El sueño americano no es uno sino dos. Ambos proceden de los “padres fundadores”, pero describen trayectorias opuestas. Uno, es el de la democracia liberal que Estados Unidos llevó por momentos a estadios dorados y que Obama rescata hoy como convivencia multirracial  e igualdad de oportunidades hecha carne. Retorno al origen libertario, ajuste de cuentas con la barbarie que duerme solapada en el mismo lecho de la civilización norteamericana: con la esclavitud y el linchamiento de negros hasta no hace mucho;  con la persecución de liberales y comunistas en tiempos del macartismo, discípula aventajada del recién sepultado fascismo; con la arrogancia de un fanático iletrado que legalizó la tortura, arrasó pueblos y condujo el suyo propio al desastre económico y moral.
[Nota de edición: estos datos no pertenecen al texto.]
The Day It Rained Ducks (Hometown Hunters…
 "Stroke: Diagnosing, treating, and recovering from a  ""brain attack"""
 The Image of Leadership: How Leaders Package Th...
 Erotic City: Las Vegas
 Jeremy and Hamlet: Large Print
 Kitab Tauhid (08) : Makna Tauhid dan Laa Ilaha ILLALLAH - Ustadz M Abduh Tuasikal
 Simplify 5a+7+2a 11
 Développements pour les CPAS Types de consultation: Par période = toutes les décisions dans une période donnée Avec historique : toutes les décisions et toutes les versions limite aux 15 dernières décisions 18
El otro sueño es el del espejismo de la felicidad cifrada en un confort prestado que aísla, aniquila las fuerzas y termina por matar toda ilusión. “América”, meca de cuanto europeo sufrió hambre, se trocaba, sin embargo, en una sociedad tiranizada por el dinero; por el vértigo del consumo sin pausa, pues él era pasaporte de bonhomía y prestigio social. De seguro Benjamín Franklin, el otro fundador, no imaginó que sus “Consejos a un joven comerciante”, escrito para allanar el ingreso a la modernidad por la puerta del capitalismo, avasallarían a su pueblo. Máximas suyas fueron que el tiempo es oro y el dinero, fértil; que quien lo malgasta “asesina” (¡) la riqueza que hubiera producido con él. Filosofía de la avaricia, llamó Weber a tal doctrina, una ética cuya infracción constituye estupidez y olvido del deber. Ya Calvino, padre del puritanismo, había hecho coincidir al elegido de Dios con el rico, y al pobre, con el condenado. De donde se comprende por qué allá, ser “ganador” es poco menos que ser santo, y ser “perdedor”, una desgracia. Se pregunta uno cuán incrustada llevarían en el alma esta filosofía los ejecutivos de la especulación que de tanto acumular riqueza quebraron la economía del mundo.

Nadie ha penetrado como Arthur Miller en la entretela humana de este drama. Vimos en Bogotá por estos días La muerte de un viajante, obra del dramaturgo norteamericano que se robó por décadas el aplauso de todos los públicos. Comprendido el nuestro, que contemplaba sin pestañear el montaje de Jorge Alí Triana, pues el director volcaba  todo su talento en ésta que tantos consideran obra cumbre de la dramaturgia contemporánea. No se quedó atrás la interpretación de Luis Fernando Montoya, veraz, intensa, prodigiosa; ni las de Jennifer Steffans y Juan Sebastián Aragón.

La muerte de un viajante rompe la ilusión del sueño americano. Penetra en la intimidad de una familia de clase media donde el fracaso en los negocios se percibe como derrota vergonzosa,  y entonces, se presenta como triunfo. Piadosa o brutal, pero siempre refugio de la desesperación, la mentira revienta los lasos de sangre. Soledad, frustración, humillación, pánico al qué dirán por falta de medios para ostentar el buen vivir, se extienden como la sombra sobre una vida ingrata. Dignidad y honor dependen de la futilidad del dinero, del éxito convencional. El desenlace, la muerte.

Si Balzac desveló las pequeñas y grandes mezquindades de la burguesía francesa, Miller captó el lado oscuro del sueño americano: la deshumanización de la sociedad, antípoda de la democracia, a cuyos valores no podía volverse sino por los caminos del talento: por la increpación adolorida del artista, para recriminar el utilitarismo, con Miller;  por el acierto del visionario, para rescatar los valores libertarios, con Obama.